Front. Pharmacol., 09 December 2022
Sec. Inflammation Pharmacology
This article is part of the Research Topic Novel Targets for Chronic Inflammatory Diseases: Focus On Therapeutic Drugs and Natural Compounds View all 19 articles

Induction mechanism of ferroptosis: A novel therapeutic target in lung disease

Lingyu PanLingyu Pan1Chunxia GongChunxia Gong2Yehong SunYehong Sun2Yeke JiangYeke Jiang2Xianchun DuanXianchun Duan1Yanquan HanYanquan Han1Yongzhong Wang
Yongzhong Wang1*
  • 1The First Affiliated Hospital of Anhui University of Chinese Medicine, Hefei, Anhui, China
  • 2College of Pharmacy, Anhui University of Chinese Medicine, Hefei, Anhui, China

Ferroptosis is a newly discovered form of non-apoptotic regulatory cell death driven by iron-dependent lipid peroxidation. Ferroptosis significantly differs from other forms of cell death in terms of biochemistry, genetics, and morphology. Ferroptosis affects many metabolic processes in the body, resulting in disruption of homeostasis, and is related to many types of lung disease. Although current research on ferroptosis remains in the early stage, existing studies have confirmed that ferroptosis is regulated by a variety of genes, mainly involving changes in genes involved in iron homeostasis and lipid peroxidation metabolism. Furthermore, the mechanism of ferroptosis is complex. This review summarizes the confirmed mechanisms that can cause ferroptosis, including activation of glutathione peroxidase 4, synthesis of glutathione, accumulation of reactive oxygen species, and the influence of ferrous ions and p53 proteins. In recent years, the mechanism of ferroptosis in the occurrence and development of many diseases has been studied; the occurrence of ferroptosis will produce an inflammatory storm, and most of the inducing factors and pathological manifestations of lung diseases are also inflammatory reactions. Therefore, we believe that the association between ferroptosis and lung disease deserves further study. This article aims to help readers to better understand the mechanism of ferroptosis, provide new ideas and targets for the treatment of lung diseases, and point out the direction for the development of new targeted drugs for the clinical treatment of lung diseases.

1 Introduction

Cell death is an irreversible process that often occurs in normal tissues and is a necessary life process to maintain the function and morphology of tissues. Previous studies have suggested that there are two main pathways of cell death: apoptosis and necrosis. In recent years, a growing number of studies have indicates that there are other types of cell death besides apoptosis and necrosis, such as autophagy, necrotic apoptosis, scorch death, and ferroptosis. In 2003, Dolma et al. (2003) found that cells treated with erastin, a small molecule compound that can be precisely targeted at human cancer cells, did not show the classic characteristics of apoptosis when screening selective lethal anti-tumor drugs in RAS mutated tumor cells. In 2012, Dixon et al. (2012) named this type of death as ferroptosis, an iron-dependent non-apoptotic form of cell death.

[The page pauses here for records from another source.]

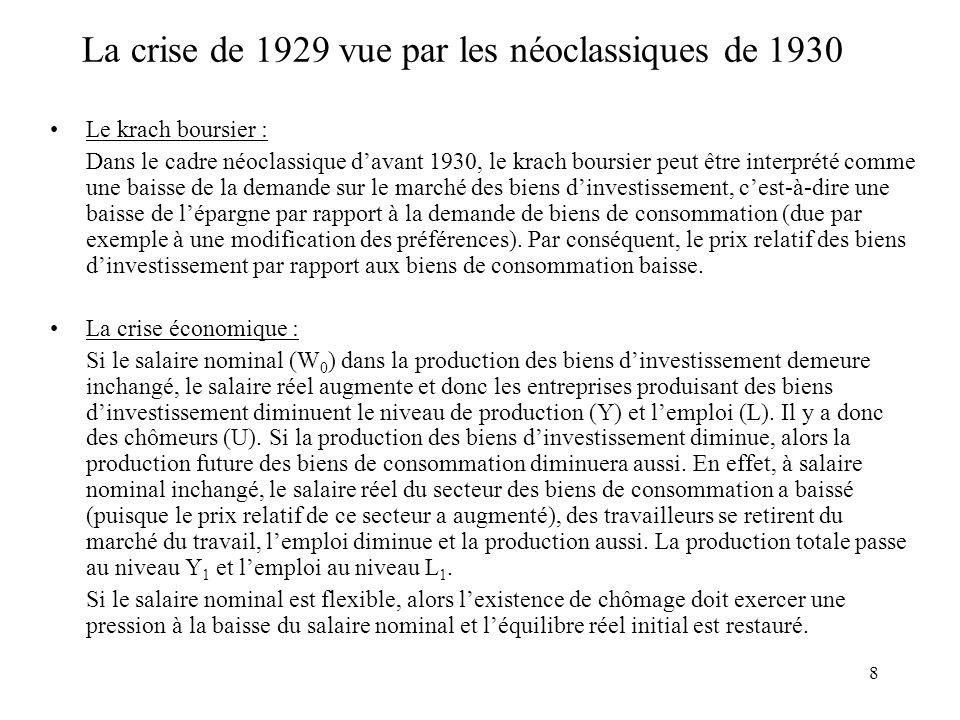 La crise de 1929 vue par les néoclassiques de 1930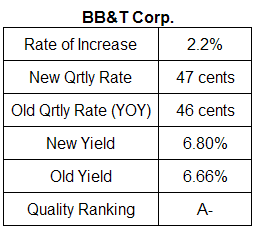BB&T dividend analysis table July 17, 2008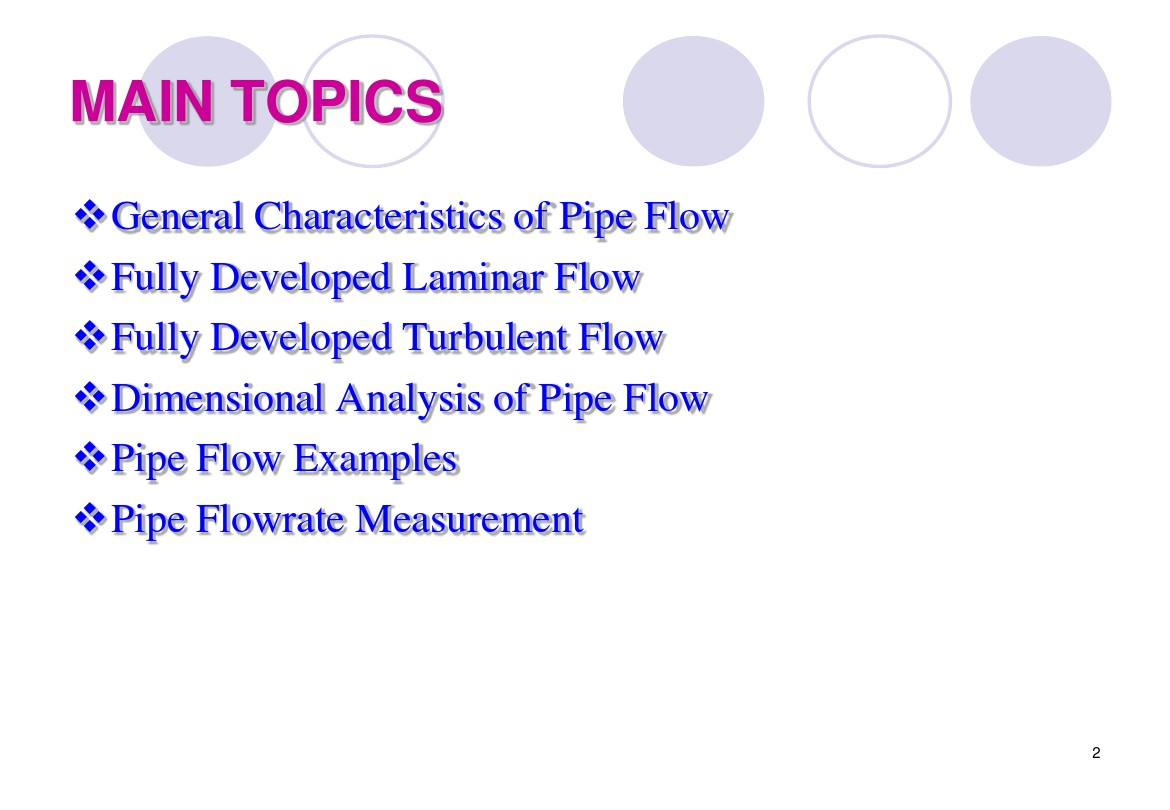 Pipe Flow Examples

Regarding the common cell morphologies in ferroptosis that distinguish it from apoptosis, necrosis, and autophagy, during the process the size of the mitochondria decreases, the density of bilayer membranes increases, and the mitochondrial cristae decrease or disappear; however, the cell membrane remains intact, the size of nucleus is normal, and there is no evidence of nuclear concentration or chromatin marginalization (Peng et al., 2021). In terms of biochemistry, ferroptosis is mainly manifested by the exhaustion of glutathione (GSH), a decline in glutathione peroxidase 4 (GPX4) activity, and the inability of lipid peroxides to be metabolized through the GSH reduction reaction catalyzed by GPX4. Then, ferrous ions (Fe2+) mediate lipid oxidation in a manner similar to the Fenton reaction to produce a large number of reactive oxygen species (ROS) (Park and Chung, 2019; Wang et al., 2020). Ferroptosis intersects with multiple cell death pathways were shown by many studies. Furthermore, the working mechanism of ferroptosis is being revealed and clarified underway.

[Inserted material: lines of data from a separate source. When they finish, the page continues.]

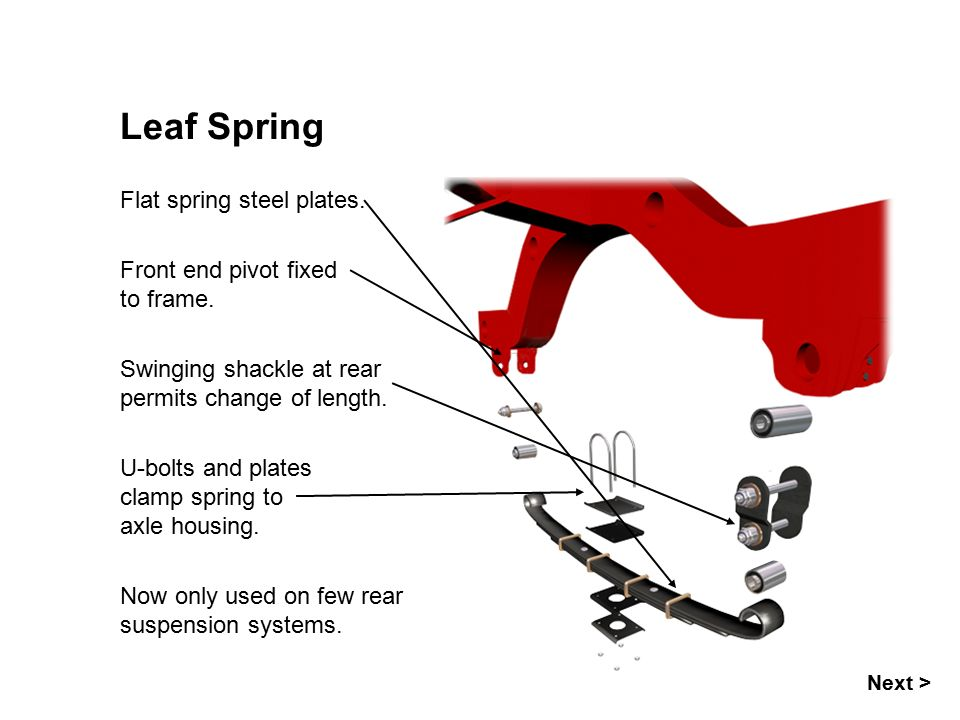 how to change leaf springs to coilovers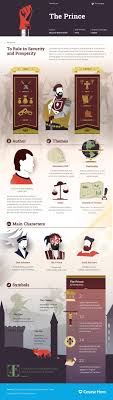 17 best ideas about niccolo machiavelli the prince today marks the anniversary since machiavelli s death and today we take a look at his enduring work an infographic for the prince which illustrates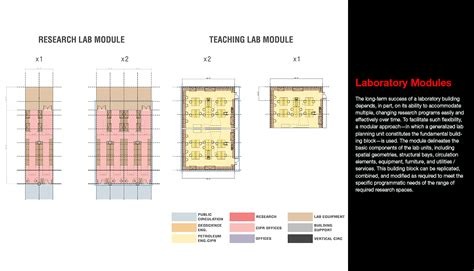 laboratory design process planning  flexibility page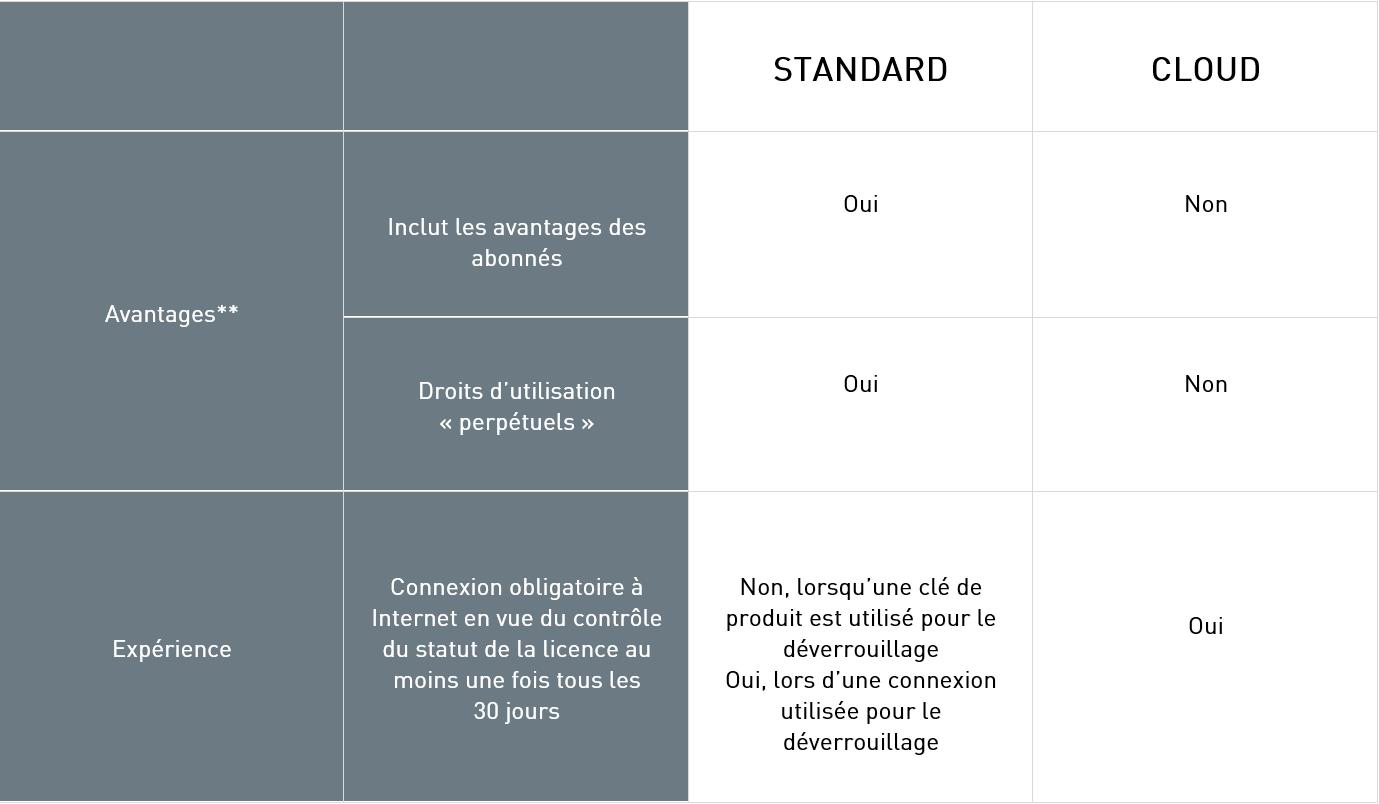 Comparaison abonnements MSDN standard et cloud_v2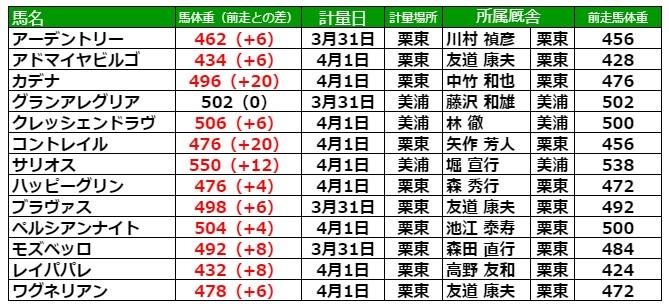 大阪杯2021 調教後の馬体重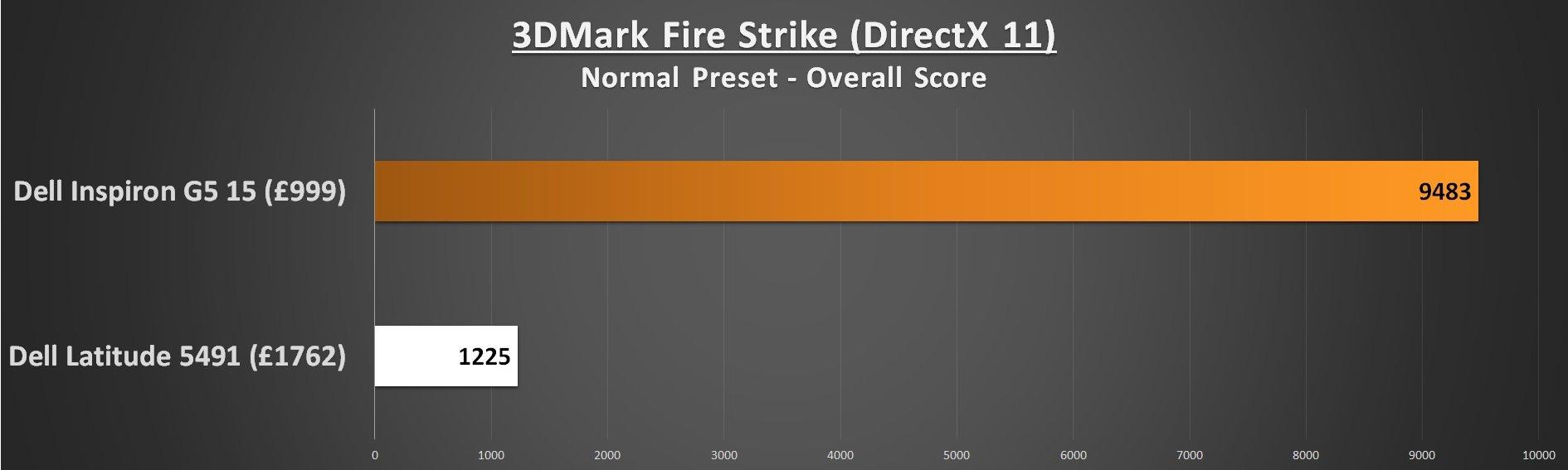 Dell Lattitude 5491 Performance 3DMark Fire Strike
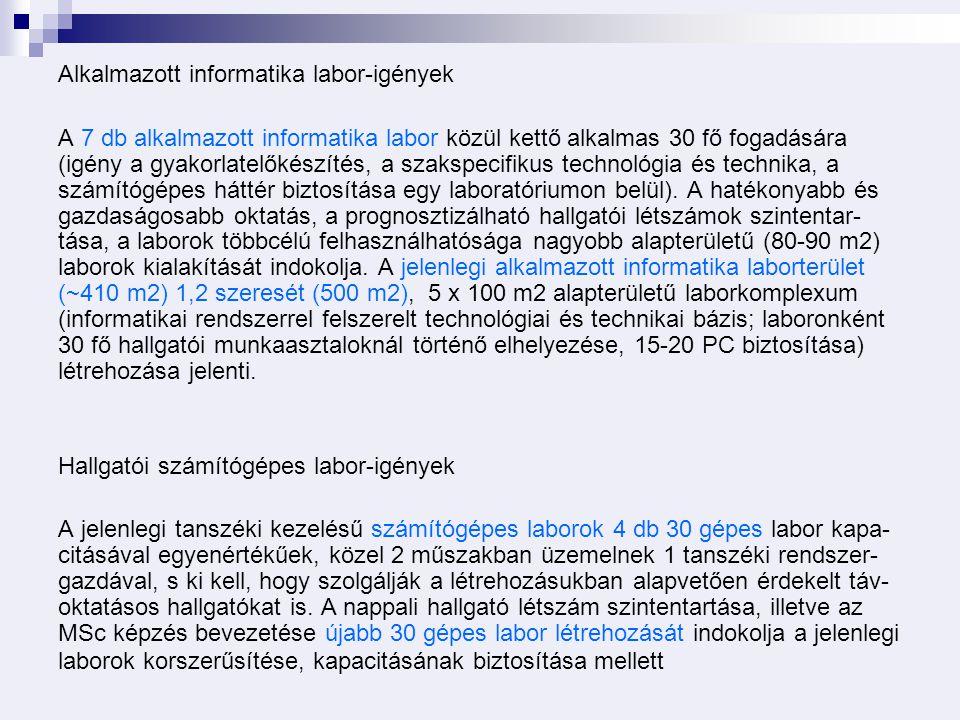 Alkalmazott informatika labor-igények A 7 db alkalmazott informatika labor közül kettő alkalmas 30 fő fogadására (igény a gyakorlatelőkészítés, a szakspecifikus technológia és technika, a számítógépes háttér biztosítása egy laboratóriumon belül).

Ferroptosis cells trigger the innate immune system by releasing inflammation related damage factors, and then stimulate the inflammatory response. Pulmonary diseases, such as asthma, acute lung injury, COPD, and pulmonary fibrosis, are closely related to inflammatory response. Therefore, based on the inducing the operating mechanism of ferroptosis, the exploration on the relevance between ferroptosis and lung diseases will conribute to a deeper perspective on pathogenesis of asthma, COPD and other lung diseases, and provide new ideas and directions in treatment methods and new drug research and development.

This review aims to improve our comprehension on the ferroptosis working mechanism so as to provide novel insights during the process of the clinical treatment of lung diseases, and identify the direction for the development of new targeted drugs for the clinical treatment of lung diseases.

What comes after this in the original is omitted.